Prime Minister Jacinda Ardern will mark the end of her first 100 days in Government by setting out her cornerstone policy on child poverty this week.
The 100 days will end on February 3 and Ardern will deliver a major speech on Wednesday as a stocktake and the next steps.
This week Ardern will also outline the details of the poverty reduction legislation which provide targets for reducing child poverty which must be reported on as part of the Budget process.
She said that will include a set of primary and extra supplementary targets for the Government to achieve.
"It's going to give the public the ability to hold us to account.
Parliament begins again on Tuesday after the summer break.
Ardern said she hoped to get National on board with the child poverty proposal to help it lasted past her own Government.
However, National leader Bill English was non-committal, saying Labour had offered a briefing just before the targets were released but he was yet to see what was in it and there had been no consultation on the details in it.
"We'll consider it but it does look as if they're going for high-level generalised targets around income levels and abandoning everything else that is part of the poverty equation."
He said it was rich Labour was releasing a child poverty target just days after it scrapped National's public service targets across health, education, crime and social welfare – a decision he said was purely ideologically driven.

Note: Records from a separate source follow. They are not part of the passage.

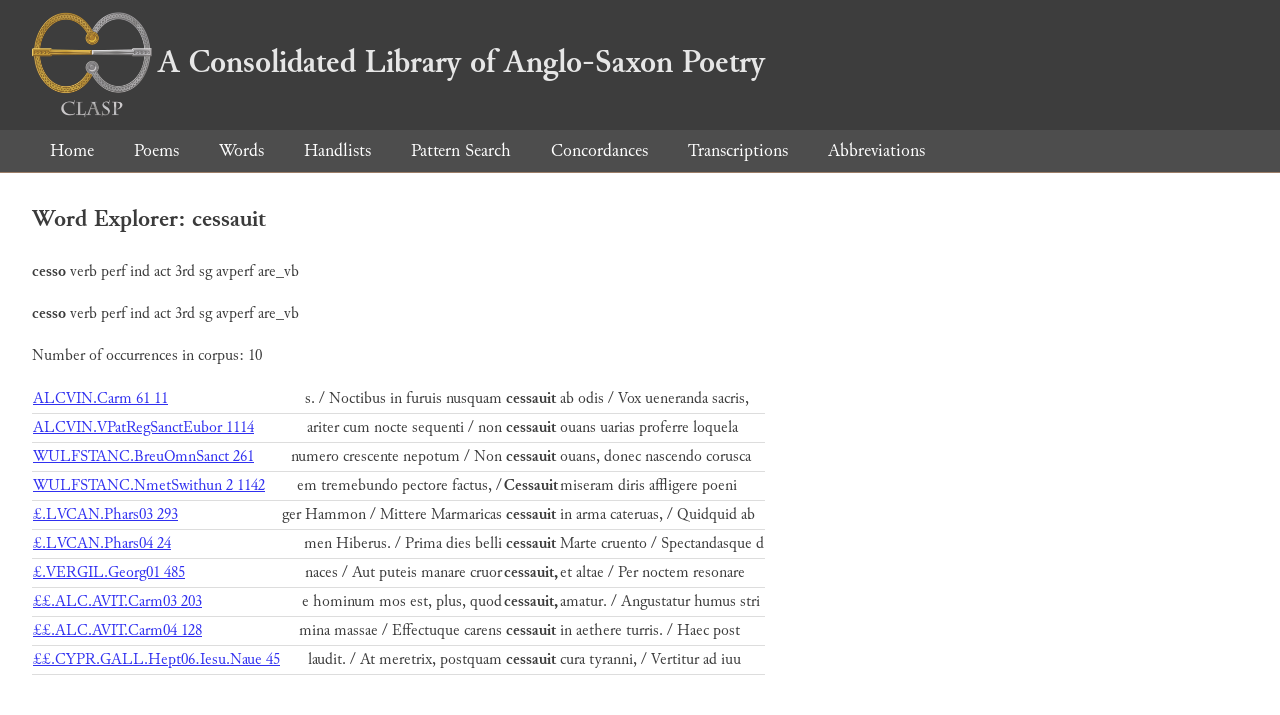

--- FILE ---
content_type: text/html; charset=utf-8
request_url: https://clasp.ell.ox.ac.uk/db-latest/word/lat_normalised/cessauit
body_size: 1389
content:
<!DOCTYPE html>
<head>
	<meta charset="UTF-8">
	<title>CLASP</title>
	<link rel="stylesheet" href="/db-latest/style.css" />
	<link rel="icon" type="image/svg+xml" href="/db-latest/logo.svg" />
</head>

<body>

<header>
<h1><a href="/db-latest/"><img src="/db-latest/logo-alt.png" />A Consolidated Library of Anglo-Saxon Poetry</a></h1>
</header>


<nav>
<a href="/db-latest/">Home</a>
<a href="/db-latest/poem/">Poems</a>
<a href="/db-latest/wordlists/">Words</a>
<a href="/db-latest/handlists/">Handlists</a>
<a href="/db-latest/patternsearch/">Pattern Search</a>
<a href="/db-latest/poemwordlist/">Concordances</a>
<a href="/db-latest/transcriptions/">Transcriptions</a>
<a href="/db-latest/abbreviations/">Abbreviations</a>
</nav>






<section>
<h2>Word Explorer: cessauit</h2>
<p>
<b>cesso</b>
 <span title="Type">verb</span> 
 <span title="Tense">perf</span> 
 <span title="Mood">ind</span> 
 <span title="Voice">act</span> 



 <span title="Person">3rd</span> 
 <span title="Number">sg</span> 
 <span title="Stemtype">avperf</span> 
 <span title="Derivtype">are_vb</span> 

</p>

<p>
<b>cesso</b>
 <span title="Type">verb</span> 
 <span title="Tense">perf</span> 
 <span title="Mood">ind</span> 
 <span title="Voice">act</span> 



 <span title="Person">3rd</span> 
 <span title="Number">sg</span> 
 <span title="Stemtype">avperf</span> 
 <span title="Derivtype">are_vb</span> 

</p>

<p>Number of occurrences in corpus: 10</p>
<table class="wordusages">
		<tr>
			<td class="poemid"><a href="/db-latest/poem/ALCVIN.Carm#1755">ALCVIN.Carm 61 11
			</a></td>
			<td class="before">s. / Noctibus in furuis nusquam  </td>
			<td class="rawword">cessauit</td>
			<td class="after">  ab odis / Vox ueneranda sacris,</td>
		</tr>

		<tr>
			<td class="poemid"><a href="/db-latest/poem/ALCVIN.VPatRegSanctEubor#1114">ALCVIN.VPatRegSanctEubor 1114
			</a></td>
			<td class="before">ariter cum nocte sequenti / non  </td>
			<td class="rawword">cessauit</td>
			<td class="after">  ouans uarias proferre loquela</td>
		</tr>

		<tr>
			<td class="poemid"><a href="/db-latest/poem/WULFSTANC.BreuOmnSanct#261">WULFSTANC.BreuOmnSanct 261
			</a></td>
			<td class="before"> numero crescente nepotum / Non  </td>
			<td class="rawword">cessauit</td>
			<td class="after">  ouans, donec nascendo corusca</td>
		</tr>

		<tr>
			<td class="poemid"><a href="/db-latest/poem/WULFSTANC.NmetSwithun#3350">WULFSTANC.NmetSwithun 2 1142
			</a></td>
			<td class="before">em tremebundo pectore factus, /  </td>
			<td class="rawword">Cessauit</td>
			<td class="after">  miseram diris affligere poeni</td>
		</tr>

		<tr>
			<td class="poemid"><a href="/db-latest/poem/%c2%a3.LVCAN.Phars03#293">£.LVCAN.Phars03 293
			</a></td>
			<td class="before">ger Hammon / Mittere Marmaricas  </td>
			<td class="rawword">cessauit</td>
			<td class="after">  in arma cateruas, / Quidquid ab</td>
		</tr>

		<tr>
			<td class="poemid"><a href="/db-latest/poem/%c2%a3.LVCAN.Phars04#24">£.LVCAN.Phars04 24
			</a></td>
			<td class="before">men Hiberus. / Prima dies belli  </td>
			<td class="rawword">cessauit</td>
			<td class="after">  Marte cruento / Spectandasque d</td>
		</tr>

		<tr>
			<td class="poemid"><a href="/db-latest/poem/%c2%a3.VERGIL.Georg01#485">£.VERGIL.Georg01 485
			</a></td>
			<td class="before">naces / Aut puteis manare cruor  </td>
			<td class="rawword">cessauit,</td>
			<td class="after">  et altae / Per noctem resonare </td>
		</tr>

		<tr>
			<td class="poemid"><a href="/db-latest/poem/%c2%a3%c2%a3.ALC.AVIT.Carm03#203">££.ALC.AVIT.Carm03 203
			</a></td>
			<td class="before">e hominum mos est, plus, quod  </td>
			<td class="rawword">cessauit,</td>
			<td class="after">  amatur. / Angustatur humus stri</td>
		</tr>

		<tr>
			<td class="poemid"><a href="/db-latest/poem/%c2%a3%c2%a3.ALC.AVIT.Carm04#128">££.ALC.AVIT.Carm04 128
			</a></td>
			<td class="before">mina massae / Effectuque carens  </td>
			<td class="rawword">cessauit</td>
			<td class="after">  in aethere turris. / Haec post </td>
		</tr>

		<tr>
			<td class="poemid"><a href="/db-latest/poem/%c2%a3%c2%a3.CYPR.GALL.Hept06.Iesu.Naue#45">££.CYPR.GALL.Hept06.Iesu.Naue 45
			</a></td>
			<td class="before">laudit. / At meretrix, postquam  </td>
			<td class="rawword">cessauit</td>
			<td class="after">  cura tyranni, / Vertitur ad iuu</td>
		</tr>

</table>

</section>




</body>

</html>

National intended to monitor progress on the public services targets itself by seeking information through the Official Information Act and Parliamentary questions. English said Labour's opposition to them was ideological.
"It strikes us as a bit odd that they are legislating for high level targets on income but getting rid of targets that relate to the other half of the equation on poverty which is social dysfunction which locks people into persistent deprivation. We don't want to be tarred with the brush of half a strategy."
He said the Government was relying on its family incomes package to help with poverty but could not afford to offer a further one.
Ardern gave herself a 7.5 out of her 10 for her first 100 days, saying she was "a perfectionist."
English was dismissive, saying much of it had involved "the start of long, complicated bureaucratic processes." "Commissions, reviews, committees, working groups and who knows where it's going to lead?"
He said National would support the Government on things that were good for New Zealand and oppose them on things that were not. On the "good" side of the ledger, he listed the Trans Pacific Partnership, but added National was yet to see the final text of the revised version – the Comprehensive and Progressive Trans Pacific Partnership (CPTPP).
English took a swipe at Labour, saying it was putting on a show of wanting a genuine bi-partisan approach to child poverty but it had abused National's offer of support for the TPP.
"On TPP they've been attacking National's record on it which is not the best way to create a constructive relationship when they need our votes.